If you’re reading this because you have been recently diagnosed, please, don’t worry. You will feel healthy again! You will enjoy food again! It will be a bit different, but after a few years you won’t even notice. It becomes normal. There’s a huge variety of gluten-free food in the shops, the kind that coeliacs couldn’t have dreamed of 30 years ago. The M&S Made Without Wheat range is a personal favourite, though it’s not cheap, and I have recently discovered Leigh’s gluten-free bakery, which makes mouthwateringly good focaccia and delivers coeliac-friendly doughnuts to my door: the dream! Oh, and I know I said no soy sauce – but actually tamari is just as good.

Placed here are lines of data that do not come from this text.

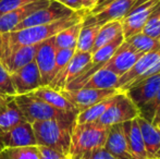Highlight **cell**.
I'll list each match as a JSON object with an SVG mask.
<instances>
[{
  "mask_svg": "<svg viewBox=\"0 0 160 159\" xmlns=\"http://www.w3.org/2000/svg\"><path fill=\"white\" fill-rule=\"evenodd\" d=\"M86 14V11L82 10L50 24L32 26L23 30L0 34V62L3 61L9 55H11L20 47L39 45L45 40L55 37L64 28L82 22Z\"/></svg>",
  "mask_w": 160,
  "mask_h": 159,
  "instance_id": "6da1fadb",
  "label": "cell"
},
{
  "mask_svg": "<svg viewBox=\"0 0 160 159\" xmlns=\"http://www.w3.org/2000/svg\"><path fill=\"white\" fill-rule=\"evenodd\" d=\"M75 122L62 120L37 121L32 123L37 146H45L69 155L71 135Z\"/></svg>",
  "mask_w": 160,
  "mask_h": 159,
  "instance_id": "7a4b0ae2",
  "label": "cell"
},
{
  "mask_svg": "<svg viewBox=\"0 0 160 159\" xmlns=\"http://www.w3.org/2000/svg\"><path fill=\"white\" fill-rule=\"evenodd\" d=\"M109 127L98 123L75 124L71 135L69 149V159H82L85 155L102 148L107 140Z\"/></svg>",
  "mask_w": 160,
  "mask_h": 159,
  "instance_id": "3957f363",
  "label": "cell"
},
{
  "mask_svg": "<svg viewBox=\"0 0 160 159\" xmlns=\"http://www.w3.org/2000/svg\"><path fill=\"white\" fill-rule=\"evenodd\" d=\"M14 98L25 120L31 124L37 121L47 120H62L76 123L78 113L53 108L32 93L26 95H15Z\"/></svg>",
  "mask_w": 160,
  "mask_h": 159,
  "instance_id": "277c9868",
  "label": "cell"
},
{
  "mask_svg": "<svg viewBox=\"0 0 160 159\" xmlns=\"http://www.w3.org/2000/svg\"><path fill=\"white\" fill-rule=\"evenodd\" d=\"M138 116V108L133 104L124 92L119 91L116 95L112 96L110 105L96 123L110 127L114 124H122L128 121L134 120Z\"/></svg>",
  "mask_w": 160,
  "mask_h": 159,
  "instance_id": "5b68a950",
  "label": "cell"
},
{
  "mask_svg": "<svg viewBox=\"0 0 160 159\" xmlns=\"http://www.w3.org/2000/svg\"><path fill=\"white\" fill-rule=\"evenodd\" d=\"M123 42H124L123 34H120L112 40V42H110L109 44H107L106 46L101 47V48H99L94 53H92L91 62L87 64V67L84 69L82 74L78 75L75 80H73L71 83H69L65 86L64 88L65 91L80 89L88 81V79L92 75L95 74L97 71H99L100 69H102L105 67V64L108 62V60L112 57V55L116 52V50L120 47V45Z\"/></svg>",
  "mask_w": 160,
  "mask_h": 159,
  "instance_id": "8992f818",
  "label": "cell"
},
{
  "mask_svg": "<svg viewBox=\"0 0 160 159\" xmlns=\"http://www.w3.org/2000/svg\"><path fill=\"white\" fill-rule=\"evenodd\" d=\"M160 0H144L135 6L130 12L121 20L122 33L124 39L142 33L144 26L149 20L152 11L159 4Z\"/></svg>",
  "mask_w": 160,
  "mask_h": 159,
  "instance_id": "52a82bcc",
  "label": "cell"
},
{
  "mask_svg": "<svg viewBox=\"0 0 160 159\" xmlns=\"http://www.w3.org/2000/svg\"><path fill=\"white\" fill-rule=\"evenodd\" d=\"M144 0H116L95 14H86L83 25H103L111 21H121L125 15Z\"/></svg>",
  "mask_w": 160,
  "mask_h": 159,
  "instance_id": "ba28073f",
  "label": "cell"
},
{
  "mask_svg": "<svg viewBox=\"0 0 160 159\" xmlns=\"http://www.w3.org/2000/svg\"><path fill=\"white\" fill-rule=\"evenodd\" d=\"M74 11L70 10L69 8L64 7L63 4L59 3L56 0H50L46 7L35 11L33 14L26 17L22 23L15 27L14 31L23 30V28L32 27V26L45 25V24H50L56 22L60 19H63L69 15L73 14Z\"/></svg>",
  "mask_w": 160,
  "mask_h": 159,
  "instance_id": "9c48e42d",
  "label": "cell"
},
{
  "mask_svg": "<svg viewBox=\"0 0 160 159\" xmlns=\"http://www.w3.org/2000/svg\"><path fill=\"white\" fill-rule=\"evenodd\" d=\"M61 94L75 107V109L81 112L85 109L112 97L118 93L117 88L110 89H96V88H80L75 91H60Z\"/></svg>",
  "mask_w": 160,
  "mask_h": 159,
  "instance_id": "30bf717a",
  "label": "cell"
},
{
  "mask_svg": "<svg viewBox=\"0 0 160 159\" xmlns=\"http://www.w3.org/2000/svg\"><path fill=\"white\" fill-rule=\"evenodd\" d=\"M92 53L91 52H81L76 51L73 55L72 59L68 63L63 70L57 75L51 83L48 85L50 88L55 91H63L69 83H71L73 80H75L78 75H81L84 71V69L87 67V64L91 62Z\"/></svg>",
  "mask_w": 160,
  "mask_h": 159,
  "instance_id": "8fae6325",
  "label": "cell"
},
{
  "mask_svg": "<svg viewBox=\"0 0 160 159\" xmlns=\"http://www.w3.org/2000/svg\"><path fill=\"white\" fill-rule=\"evenodd\" d=\"M56 53H57V48L53 37L45 40L38 46L34 61L39 71L42 86H48L53 80Z\"/></svg>",
  "mask_w": 160,
  "mask_h": 159,
  "instance_id": "7c38bea8",
  "label": "cell"
},
{
  "mask_svg": "<svg viewBox=\"0 0 160 159\" xmlns=\"http://www.w3.org/2000/svg\"><path fill=\"white\" fill-rule=\"evenodd\" d=\"M11 80L15 95L31 94L42 86V77L35 61H32L20 70L11 73Z\"/></svg>",
  "mask_w": 160,
  "mask_h": 159,
  "instance_id": "4fadbf2b",
  "label": "cell"
},
{
  "mask_svg": "<svg viewBox=\"0 0 160 159\" xmlns=\"http://www.w3.org/2000/svg\"><path fill=\"white\" fill-rule=\"evenodd\" d=\"M144 53H141L133 49L132 47L125 42L120 45L112 57L108 60L103 68L109 70L110 72L114 73L117 77H121L141 59Z\"/></svg>",
  "mask_w": 160,
  "mask_h": 159,
  "instance_id": "5bb4252c",
  "label": "cell"
},
{
  "mask_svg": "<svg viewBox=\"0 0 160 159\" xmlns=\"http://www.w3.org/2000/svg\"><path fill=\"white\" fill-rule=\"evenodd\" d=\"M0 142L3 148L37 146L33 127L28 121L20 123L4 133H0Z\"/></svg>",
  "mask_w": 160,
  "mask_h": 159,
  "instance_id": "9a60e30c",
  "label": "cell"
},
{
  "mask_svg": "<svg viewBox=\"0 0 160 159\" xmlns=\"http://www.w3.org/2000/svg\"><path fill=\"white\" fill-rule=\"evenodd\" d=\"M50 0H36L0 17V34L10 33L35 11L46 7Z\"/></svg>",
  "mask_w": 160,
  "mask_h": 159,
  "instance_id": "2e32d148",
  "label": "cell"
},
{
  "mask_svg": "<svg viewBox=\"0 0 160 159\" xmlns=\"http://www.w3.org/2000/svg\"><path fill=\"white\" fill-rule=\"evenodd\" d=\"M159 87L160 73L152 75V77H147V79L135 83L134 85L128 87L124 93L132 100L133 104L139 109L142 106H144L146 102H148L154 97L155 94L159 89Z\"/></svg>",
  "mask_w": 160,
  "mask_h": 159,
  "instance_id": "e0dca14e",
  "label": "cell"
},
{
  "mask_svg": "<svg viewBox=\"0 0 160 159\" xmlns=\"http://www.w3.org/2000/svg\"><path fill=\"white\" fill-rule=\"evenodd\" d=\"M159 60L160 49L157 51L145 53L124 75L119 77L118 84H117V89L120 92H125L132 83H134L139 77H142L144 73L147 72L149 69H152Z\"/></svg>",
  "mask_w": 160,
  "mask_h": 159,
  "instance_id": "ac0fdd59",
  "label": "cell"
},
{
  "mask_svg": "<svg viewBox=\"0 0 160 159\" xmlns=\"http://www.w3.org/2000/svg\"><path fill=\"white\" fill-rule=\"evenodd\" d=\"M25 121L14 96L0 95V133H4Z\"/></svg>",
  "mask_w": 160,
  "mask_h": 159,
  "instance_id": "d6986e66",
  "label": "cell"
},
{
  "mask_svg": "<svg viewBox=\"0 0 160 159\" xmlns=\"http://www.w3.org/2000/svg\"><path fill=\"white\" fill-rule=\"evenodd\" d=\"M103 148L116 159H132L122 124H114L109 127Z\"/></svg>",
  "mask_w": 160,
  "mask_h": 159,
  "instance_id": "ffe728a7",
  "label": "cell"
},
{
  "mask_svg": "<svg viewBox=\"0 0 160 159\" xmlns=\"http://www.w3.org/2000/svg\"><path fill=\"white\" fill-rule=\"evenodd\" d=\"M136 120L145 145L147 159H160V129L139 116Z\"/></svg>",
  "mask_w": 160,
  "mask_h": 159,
  "instance_id": "44dd1931",
  "label": "cell"
},
{
  "mask_svg": "<svg viewBox=\"0 0 160 159\" xmlns=\"http://www.w3.org/2000/svg\"><path fill=\"white\" fill-rule=\"evenodd\" d=\"M128 147L132 159H147L145 145L136 119L122 123Z\"/></svg>",
  "mask_w": 160,
  "mask_h": 159,
  "instance_id": "7402d4cb",
  "label": "cell"
},
{
  "mask_svg": "<svg viewBox=\"0 0 160 159\" xmlns=\"http://www.w3.org/2000/svg\"><path fill=\"white\" fill-rule=\"evenodd\" d=\"M38 46L39 45L20 47L17 50L13 51L11 55H9L1 63L6 67V69L11 74V73L20 70L21 68L25 67L26 64L34 61L36 52H37Z\"/></svg>",
  "mask_w": 160,
  "mask_h": 159,
  "instance_id": "603a6c76",
  "label": "cell"
},
{
  "mask_svg": "<svg viewBox=\"0 0 160 159\" xmlns=\"http://www.w3.org/2000/svg\"><path fill=\"white\" fill-rule=\"evenodd\" d=\"M32 94L35 95L36 97L40 98L42 100H44L45 102L50 105L53 108H57L59 110H63V111H70V112L78 113V111L75 109V107L62 95L61 92L55 91V89L50 88L49 86L39 87L35 92H33Z\"/></svg>",
  "mask_w": 160,
  "mask_h": 159,
  "instance_id": "cb8c5ba5",
  "label": "cell"
},
{
  "mask_svg": "<svg viewBox=\"0 0 160 159\" xmlns=\"http://www.w3.org/2000/svg\"><path fill=\"white\" fill-rule=\"evenodd\" d=\"M119 77L114 73L106 70L105 68L97 71L88 79L81 88H96V89H110L117 88Z\"/></svg>",
  "mask_w": 160,
  "mask_h": 159,
  "instance_id": "d4e9b609",
  "label": "cell"
},
{
  "mask_svg": "<svg viewBox=\"0 0 160 159\" xmlns=\"http://www.w3.org/2000/svg\"><path fill=\"white\" fill-rule=\"evenodd\" d=\"M120 34H123L121 21H111L101 25L100 30L98 32V35H97V38L95 40V44H94L92 53H94L99 48L109 44L110 42H112Z\"/></svg>",
  "mask_w": 160,
  "mask_h": 159,
  "instance_id": "484cf974",
  "label": "cell"
},
{
  "mask_svg": "<svg viewBox=\"0 0 160 159\" xmlns=\"http://www.w3.org/2000/svg\"><path fill=\"white\" fill-rule=\"evenodd\" d=\"M83 21L76 23L72 26L64 28L63 31L56 35L55 45L57 49H75L78 44V35H80L81 28L83 26Z\"/></svg>",
  "mask_w": 160,
  "mask_h": 159,
  "instance_id": "4316f807",
  "label": "cell"
},
{
  "mask_svg": "<svg viewBox=\"0 0 160 159\" xmlns=\"http://www.w3.org/2000/svg\"><path fill=\"white\" fill-rule=\"evenodd\" d=\"M124 42L130 45L133 49H135L141 53H144V55L160 49V40L152 38L143 33L133 35V36L124 39Z\"/></svg>",
  "mask_w": 160,
  "mask_h": 159,
  "instance_id": "83f0119b",
  "label": "cell"
},
{
  "mask_svg": "<svg viewBox=\"0 0 160 159\" xmlns=\"http://www.w3.org/2000/svg\"><path fill=\"white\" fill-rule=\"evenodd\" d=\"M101 25H83L78 35L76 51L81 52H91L93 50L94 44L97 38V35L100 30Z\"/></svg>",
  "mask_w": 160,
  "mask_h": 159,
  "instance_id": "f1b7e54d",
  "label": "cell"
},
{
  "mask_svg": "<svg viewBox=\"0 0 160 159\" xmlns=\"http://www.w3.org/2000/svg\"><path fill=\"white\" fill-rule=\"evenodd\" d=\"M111 98H107V99L102 100V102H98V104L94 105V106L89 107V108L85 109L84 111H81L76 116V124H84V123H94L99 120V118L103 115L106 109L111 102Z\"/></svg>",
  "mask_w": 160,
  "mask_h": 159,
  "instance_id": "f546056e",
  "label": "cell"
},
{
  "mask_svg": "<svg viewBox=\"0 0 160 159\" xmlns=\"http://www.w3.org/2000/svg\"><path fill=\"white\" fill-rule=\"evenodd\" d=\"M0 159H39V151L38 146L3 148L0 153Z\"/></svg>",
  "mask_w": 160,
  "mask_h": 159,
  "instance_id": "4dcf8cb0",
  "label": "cell"
},
{
  "mask_svg": "<svg viewBox=\"0 0 160 159\" xmlns=\"http://www.w3.org/2000/svg\"><path fill=\"white\" fill-rule=\"evenodd\" d=\"M142 33L147 36L160 40V2L152 11L149 20L147 21L146 25L144 26Z\"/></svg>",
  "mask_w": 160,
  "mask_h": 159,
  "instance_id": "1f68e13d",
  "label": "cell"
},
{
  "mask_svg": "<svg viewBox=\"0 0 160 159\" xmlns=\"http://www.w3.org/2000/svg\"><path fill=\"white\" fill-rule=\"evenodd\" d=\"M159 107H160V87L158 91H157V93L155 94L154 97L138 109L139 117L144 118V119L152 122V118H154L155 113H156L157 109H158Z\"/></svg>",
  "mask_w": 160,
  "mask_h": 159,
  "instance_id": "d6a6232c",
  "label": "cell"
},
{
  "mask_svg": "<svg viewBox=\"0 0 160 159\" xmlns=\"http://www.w3.org/2000/svg\"><path fill=\"white\" fill-rule=\"evenodd\" d=\"M75 53V49H57L55 61V70H53V79L68 66L70 60Z\"/></svg>",
  "mask_w": 160,
  "mask_h": 159,
  "instance_id": "836d02e7",
  "label": "cell"
},
{
  "mask_svg": "<svg viewBox=\"0 0 160 159\" xmlns=\"http://www.w3.org/2000/svg\"><path fill=\"white\" fill-rule=\"evenodd\" d=\"M0 95L15 96L11 74L1 62H0Z\"/></svg>",
  "mask_w": 160,
  "mask_h": 159,
  "instance_id": "e575fe53",
  "label": "cell"
},
{
  "mask_svg": "<svg viewBox=\"0 0 160 159\" xmlns=\"http://www.w3.org/2000/svg\"><path fill=\"white\" fill-rule=\"evenodd\" d=\"M36 0H0V17Z\"/></svg>",
  "mask_w": 160,
  "mask_h": 159,
  "instance_id": "d590c367",
  "label": "cell"
},
{
  "mask_svg": "<svg viewBox=\"0 0 160 159\" xmlns=\"http://www.w3.org/2000/svg\"><path fill=\"white\" fill-rule=\"evenodd\" d=\"M39 159H69L67 155L45 146H38Z\"/></svg>",
  "mask_w": 160,
  "mask_h": 159,
  "instance_id": "8d00e7d4",
  "label": "cell"
},
{
  "mask_svg": "<svg viewBox=\"0 0 160 159\" xmlns=\"http://www.w3.org/2000/svg\"><path fill=\"white\" fill-rule=\"evenodd\" d=\"M82 159H116V158L102 147V148H98L96 151L85 155Z\"/></svg>",
  "mask_w": 160,
  "mask_h": 159,
  "instance_id": "74e56055",
  "label": "cell"
},
{
  "mask_svg": "<svg viewBox=\"0 0 160 159\" xmlns=\"http://www.w3.org/2000/svg\"><path fill=\"white\" fill-rule=\"evenodd\" d=\"M56 1L63 4L64 7L69 8L70 10L74 11V12H78V11L83 10L82 0H56Z\"/></svg>",
  "mask_w": 160,
  "mask_h": 159,
  "instance_id": "f35d334b",
  "label": "cell"
},
{
  "mask_svg": "<svg viewBox=\"0 0 160 159\" xmlns=\"http://www.w3.org/2000/svg\"><path fill=\"white\" fill-rule=\"evenodd\" d=\"M113 1H116V0H98L95 8H94L89 13H87V14H95V13L99 12L100 10H102L105 7H107L108 4H110L111 2H113Z\"/></svg>",
  "mask_w": 160,
  "mask_h": 159,
  "instance_id": "ab89813d",
  "label": "cell"
},
{
  "mask_svg": "<svg viewBox=\"0 0 160 159\" xmlns=\"http://www.w3.org/2000/svg\"><path fill=\"white\" fill-rule=\"evenodd\" d=\"M97 1H98V0H82L83 10L86 11L87 13H89L96 7Z\"/></svg>",
  "mask_w": 160,
  "mask_h": 159,
  "instance_id": "60d3db41",
  "label": "cell"
},
{
  "mask_svg": "<svg viewBox=\"0 0 160 159\" xmlns=\"http://www.w3.org/2000/svg\"><path fill=\"white\" fill-rule=\"evenodd\" d=\"M152 123L154 125H156L158 129H160V107L157 109L156 113H155L154 118H152Z\"/></svg>",
  "mask_w": 160,
  "mask_h": 159,
  "instance_id": "b9f144b4",
  "label": "cell"
},
{
  "mask_svg": "<svg viewBox=\"0 0 160 159\" xmlns=\"http://www.w3.org/2000/svg\"><path fill=\"white\" fill-rule=\"evenodd\" d=\"M3 149V146H2V144H1V142H0V153H1V151Z\"/></svg>",
  "mask_w": 160,
  "mask_h": 159,
  "instance_id": "7bdbcfd3",
  "label": "cell"
}]
</instances>
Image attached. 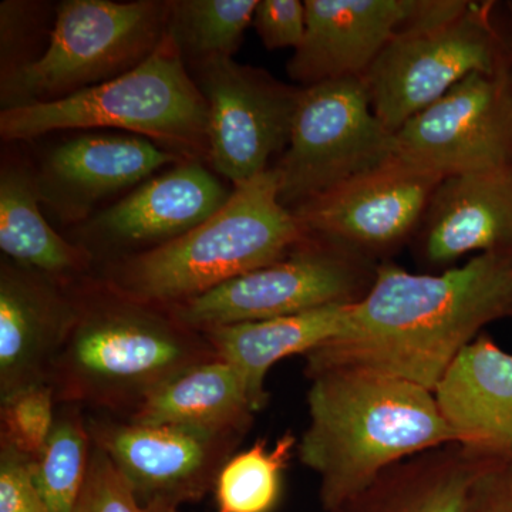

Though it may not feel like it to begin with, you can still eat a huge range of food on a gluten-free diet: fruit, vegetables, pulses, potatoes, rice, and, depending on your diet, dairy, meat and fish. If anything, my diagnosis has made us cook more from scratch and more healthily as a family. Our kids are educated in the details of the gastrointestinal tract: the five-year-old has been known to do a highly dramatic full-body imitation of my small intestine’s villi collapsing, vanquished by the deadly enemy: wheat. I have found the best gluten-free bakery in Paris, and mastered the art of a GF sticky toffee pudding.

One day, perhaps, I may even brave an afternoon tea again. But not any time soon; I’m still having flashbacks to that tote bag.